Instructions for the task: The lines below, from the one holding "Download our FREE White Paper on DAS Shield" through the one holding "Hyolyn, Dasom Summer or Summer LIVE", are to be restated word for word, with all images left out.

Provided information:
=== Begin Enclosure ===
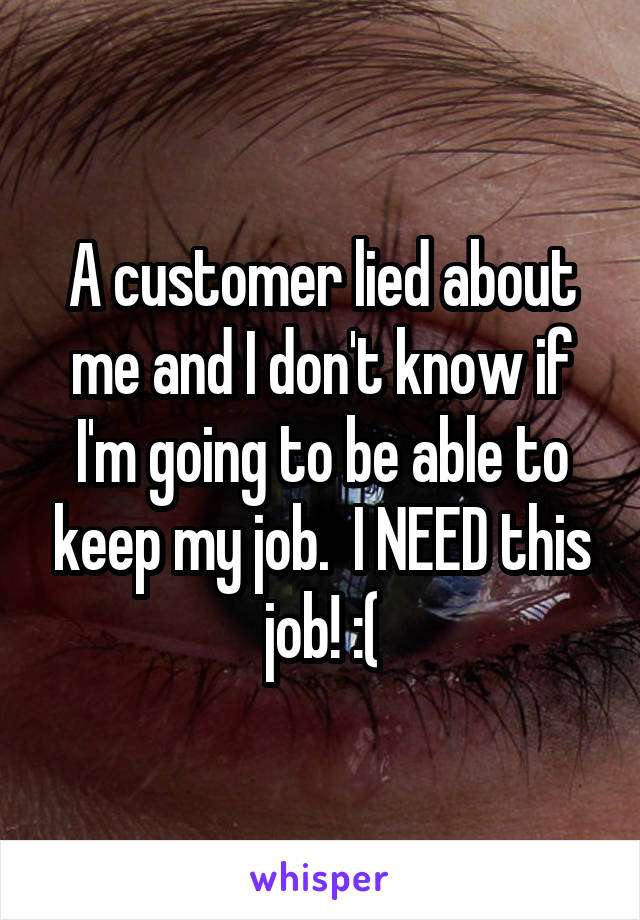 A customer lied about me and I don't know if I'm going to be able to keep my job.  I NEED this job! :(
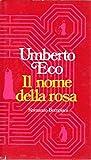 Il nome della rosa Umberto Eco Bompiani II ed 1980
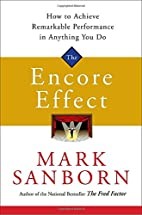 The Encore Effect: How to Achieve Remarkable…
=== End Enclosure ===
=== Begin Enclosure ===
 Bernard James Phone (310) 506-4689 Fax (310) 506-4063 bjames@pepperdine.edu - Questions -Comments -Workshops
=== End Enclosure ===
=== Begin Enclosure ===
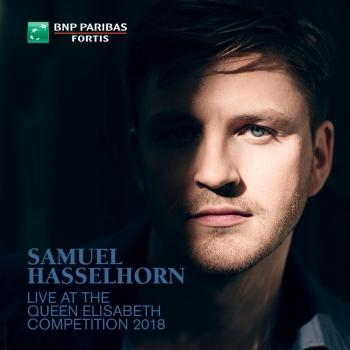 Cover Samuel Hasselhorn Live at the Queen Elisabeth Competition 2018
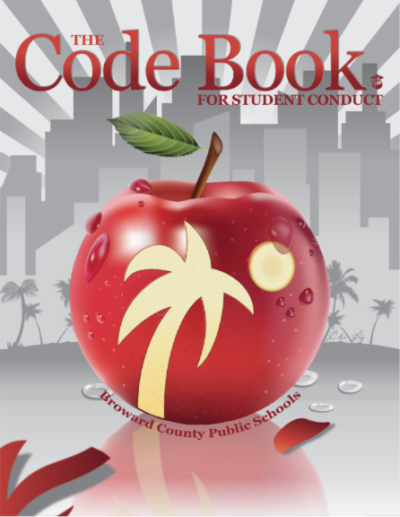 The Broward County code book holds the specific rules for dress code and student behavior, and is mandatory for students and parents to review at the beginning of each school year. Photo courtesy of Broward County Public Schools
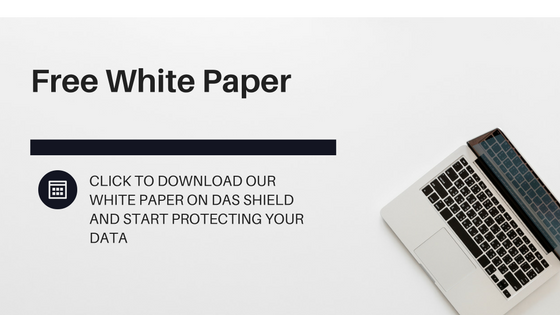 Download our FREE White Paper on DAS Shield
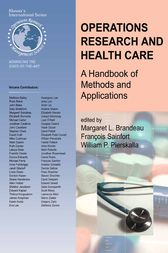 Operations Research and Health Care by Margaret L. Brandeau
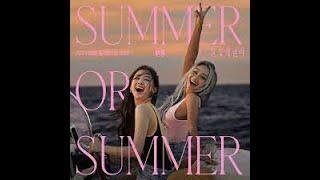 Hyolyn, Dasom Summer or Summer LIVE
=== End Enclosure ===
Result:
 Download our FREE White Paper on DAS Shield
 Operations Research and Health Care by Margaret L. Brandeau
 Hyolyn, Dasom Summer or Summer LIVE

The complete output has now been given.